- **Requirement**
Somewhere below is a line with "22.4434C26.5089 22.4434 28.2998" and, later, a line with "18C3.7998 15.5147 5.81452"; repeat those two lines and all the lines between them, exactly as they are.

___ Record excerpts

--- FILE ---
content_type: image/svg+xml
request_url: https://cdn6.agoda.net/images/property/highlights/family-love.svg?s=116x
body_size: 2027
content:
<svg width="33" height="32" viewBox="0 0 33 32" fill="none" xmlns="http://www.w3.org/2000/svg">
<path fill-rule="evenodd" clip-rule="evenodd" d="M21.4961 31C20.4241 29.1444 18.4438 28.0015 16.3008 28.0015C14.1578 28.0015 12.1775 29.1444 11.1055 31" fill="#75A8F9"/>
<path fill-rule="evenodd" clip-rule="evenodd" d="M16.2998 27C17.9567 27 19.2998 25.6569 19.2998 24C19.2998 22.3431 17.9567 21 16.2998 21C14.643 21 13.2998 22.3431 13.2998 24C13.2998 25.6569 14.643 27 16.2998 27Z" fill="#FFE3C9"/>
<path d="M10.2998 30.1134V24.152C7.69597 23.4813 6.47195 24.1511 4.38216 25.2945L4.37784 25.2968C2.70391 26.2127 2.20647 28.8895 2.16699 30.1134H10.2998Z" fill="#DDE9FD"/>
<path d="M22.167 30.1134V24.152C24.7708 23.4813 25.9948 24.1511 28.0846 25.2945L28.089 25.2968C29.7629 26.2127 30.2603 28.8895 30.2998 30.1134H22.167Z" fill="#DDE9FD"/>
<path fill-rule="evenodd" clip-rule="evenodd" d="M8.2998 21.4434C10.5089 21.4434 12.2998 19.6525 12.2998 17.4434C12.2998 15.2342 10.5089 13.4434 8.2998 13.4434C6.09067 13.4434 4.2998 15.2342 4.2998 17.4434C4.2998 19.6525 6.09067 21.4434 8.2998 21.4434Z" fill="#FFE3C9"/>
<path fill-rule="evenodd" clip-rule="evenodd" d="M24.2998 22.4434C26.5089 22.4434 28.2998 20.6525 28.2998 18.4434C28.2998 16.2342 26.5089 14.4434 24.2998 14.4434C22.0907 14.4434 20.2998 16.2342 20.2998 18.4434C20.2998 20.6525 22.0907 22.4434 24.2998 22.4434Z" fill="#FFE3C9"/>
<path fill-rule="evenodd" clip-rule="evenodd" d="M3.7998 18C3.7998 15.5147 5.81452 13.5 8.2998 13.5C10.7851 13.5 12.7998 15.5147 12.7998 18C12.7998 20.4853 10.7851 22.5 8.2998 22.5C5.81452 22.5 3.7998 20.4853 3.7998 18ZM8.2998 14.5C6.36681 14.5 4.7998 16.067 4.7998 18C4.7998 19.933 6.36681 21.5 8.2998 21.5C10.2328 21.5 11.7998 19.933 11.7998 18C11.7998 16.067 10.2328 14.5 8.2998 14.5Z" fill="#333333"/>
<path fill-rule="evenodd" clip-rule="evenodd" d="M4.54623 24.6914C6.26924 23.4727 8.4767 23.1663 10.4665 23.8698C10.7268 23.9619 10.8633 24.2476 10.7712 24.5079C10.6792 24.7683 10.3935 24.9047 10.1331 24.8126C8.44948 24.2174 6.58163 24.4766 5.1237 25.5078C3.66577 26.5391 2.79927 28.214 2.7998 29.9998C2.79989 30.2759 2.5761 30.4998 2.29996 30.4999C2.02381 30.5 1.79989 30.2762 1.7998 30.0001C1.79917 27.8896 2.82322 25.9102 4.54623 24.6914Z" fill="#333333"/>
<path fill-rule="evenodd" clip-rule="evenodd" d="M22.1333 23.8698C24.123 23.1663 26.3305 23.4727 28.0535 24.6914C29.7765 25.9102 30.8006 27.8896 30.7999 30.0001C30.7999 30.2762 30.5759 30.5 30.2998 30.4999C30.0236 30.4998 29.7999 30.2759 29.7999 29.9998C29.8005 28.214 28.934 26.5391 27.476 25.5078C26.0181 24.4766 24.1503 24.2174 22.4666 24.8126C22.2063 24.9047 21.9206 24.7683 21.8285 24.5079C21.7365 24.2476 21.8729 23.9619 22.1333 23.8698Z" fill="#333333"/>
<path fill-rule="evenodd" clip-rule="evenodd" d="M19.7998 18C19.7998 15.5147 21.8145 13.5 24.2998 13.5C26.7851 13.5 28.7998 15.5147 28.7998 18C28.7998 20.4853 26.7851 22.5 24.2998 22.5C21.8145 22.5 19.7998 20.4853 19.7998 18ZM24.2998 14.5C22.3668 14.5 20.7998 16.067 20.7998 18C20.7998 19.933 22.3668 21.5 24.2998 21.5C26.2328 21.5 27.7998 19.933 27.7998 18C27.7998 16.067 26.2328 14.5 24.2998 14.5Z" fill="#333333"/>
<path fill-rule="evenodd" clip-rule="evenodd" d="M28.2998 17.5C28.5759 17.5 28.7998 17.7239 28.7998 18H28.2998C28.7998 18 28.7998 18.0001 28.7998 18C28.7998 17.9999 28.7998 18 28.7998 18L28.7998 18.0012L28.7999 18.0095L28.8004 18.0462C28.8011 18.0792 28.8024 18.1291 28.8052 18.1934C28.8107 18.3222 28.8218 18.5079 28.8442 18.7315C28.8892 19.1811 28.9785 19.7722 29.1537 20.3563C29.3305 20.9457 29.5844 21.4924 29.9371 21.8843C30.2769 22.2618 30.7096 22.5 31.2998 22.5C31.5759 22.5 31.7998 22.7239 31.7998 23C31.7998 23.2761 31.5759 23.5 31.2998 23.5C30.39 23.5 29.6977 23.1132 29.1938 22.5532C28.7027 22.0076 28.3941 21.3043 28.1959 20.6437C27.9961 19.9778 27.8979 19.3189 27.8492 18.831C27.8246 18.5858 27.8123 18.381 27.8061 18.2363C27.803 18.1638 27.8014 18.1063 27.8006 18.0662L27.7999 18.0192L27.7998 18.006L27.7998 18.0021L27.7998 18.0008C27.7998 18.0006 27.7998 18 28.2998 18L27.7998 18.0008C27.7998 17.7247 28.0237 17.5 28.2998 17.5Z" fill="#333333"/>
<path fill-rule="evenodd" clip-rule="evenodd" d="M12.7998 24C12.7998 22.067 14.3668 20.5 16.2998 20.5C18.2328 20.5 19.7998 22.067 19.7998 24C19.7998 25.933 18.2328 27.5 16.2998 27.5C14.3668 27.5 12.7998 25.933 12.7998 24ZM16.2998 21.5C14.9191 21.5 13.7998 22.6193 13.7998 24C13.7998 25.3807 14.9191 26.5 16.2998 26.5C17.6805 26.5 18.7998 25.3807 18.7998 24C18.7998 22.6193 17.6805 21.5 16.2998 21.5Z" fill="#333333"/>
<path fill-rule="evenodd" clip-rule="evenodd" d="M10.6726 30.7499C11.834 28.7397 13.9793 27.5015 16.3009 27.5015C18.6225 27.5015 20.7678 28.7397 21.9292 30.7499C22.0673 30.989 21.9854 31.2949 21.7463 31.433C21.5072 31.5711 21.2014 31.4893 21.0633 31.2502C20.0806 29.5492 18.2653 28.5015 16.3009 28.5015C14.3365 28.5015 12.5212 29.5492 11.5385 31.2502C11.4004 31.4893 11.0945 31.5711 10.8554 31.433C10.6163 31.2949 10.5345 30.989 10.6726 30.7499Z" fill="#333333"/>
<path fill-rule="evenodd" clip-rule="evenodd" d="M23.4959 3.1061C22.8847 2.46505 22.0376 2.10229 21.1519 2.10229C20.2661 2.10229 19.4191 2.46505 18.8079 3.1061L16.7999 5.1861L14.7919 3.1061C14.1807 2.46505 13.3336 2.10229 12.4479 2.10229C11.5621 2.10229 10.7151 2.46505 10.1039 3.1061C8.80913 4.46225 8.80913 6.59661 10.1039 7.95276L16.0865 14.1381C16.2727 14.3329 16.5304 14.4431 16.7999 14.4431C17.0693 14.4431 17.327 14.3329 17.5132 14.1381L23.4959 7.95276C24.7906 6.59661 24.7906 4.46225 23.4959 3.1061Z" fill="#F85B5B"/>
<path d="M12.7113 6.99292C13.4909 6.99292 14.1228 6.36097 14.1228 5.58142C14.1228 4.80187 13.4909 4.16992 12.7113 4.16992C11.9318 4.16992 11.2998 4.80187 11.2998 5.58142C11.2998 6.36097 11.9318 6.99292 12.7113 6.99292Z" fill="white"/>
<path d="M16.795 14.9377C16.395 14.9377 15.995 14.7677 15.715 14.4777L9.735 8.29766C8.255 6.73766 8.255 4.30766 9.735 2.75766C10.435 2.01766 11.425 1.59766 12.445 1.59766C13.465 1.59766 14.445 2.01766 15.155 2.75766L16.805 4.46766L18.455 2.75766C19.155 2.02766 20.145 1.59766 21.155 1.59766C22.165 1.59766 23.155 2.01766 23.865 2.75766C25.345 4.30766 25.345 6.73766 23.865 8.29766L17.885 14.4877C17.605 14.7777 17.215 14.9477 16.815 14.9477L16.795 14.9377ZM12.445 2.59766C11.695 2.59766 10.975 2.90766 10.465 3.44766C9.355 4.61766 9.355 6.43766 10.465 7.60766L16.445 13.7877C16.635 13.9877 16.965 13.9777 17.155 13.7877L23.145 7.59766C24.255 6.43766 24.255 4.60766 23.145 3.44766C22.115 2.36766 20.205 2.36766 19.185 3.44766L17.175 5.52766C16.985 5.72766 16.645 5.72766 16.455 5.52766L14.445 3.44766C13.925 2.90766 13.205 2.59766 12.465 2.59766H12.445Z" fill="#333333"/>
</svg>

______

- **Task result**
<path fill-rule="evenodd" clip-rule="evenodd" d="M24.2998 22.4434C26.5089 22.4434 28.2998 20.6525 28.2998 18.4434C28.2998 16.2342 26.5089 14.4434 24.2998 14.4434C22.0907 14.4434 20.2998 16.2342 20.2998 18.4434C20.2998 20.6525 22.0907 22.4434 24.2998 22.4434Z" fill="#FFE3C9"/>
<path fill-rule="evenodd" clip-rule="evenodd" d="M3.7998 18C3.7998 15.5147 5.81452 13.5 8.2998 13.5C10.7851 13.5 12.7998 15.5147 12.7998 18C12.7998 20.4853 10.7851 22.5 8.2998 22.5C5.81452 22.5 3.7998 20.4853 3.7998 18ZM8.2998 14.5C6.36681 14.5 4.7998 16.067 4.7998 18C4.7998 19.933 6.36681 21.5 8.2998 21.5C10.2328 21.5 11.7998 19.933 11.7998 18C11.7998 16.067 10.2328 14.5 8.2998 14.5Z" fill="#333333"/>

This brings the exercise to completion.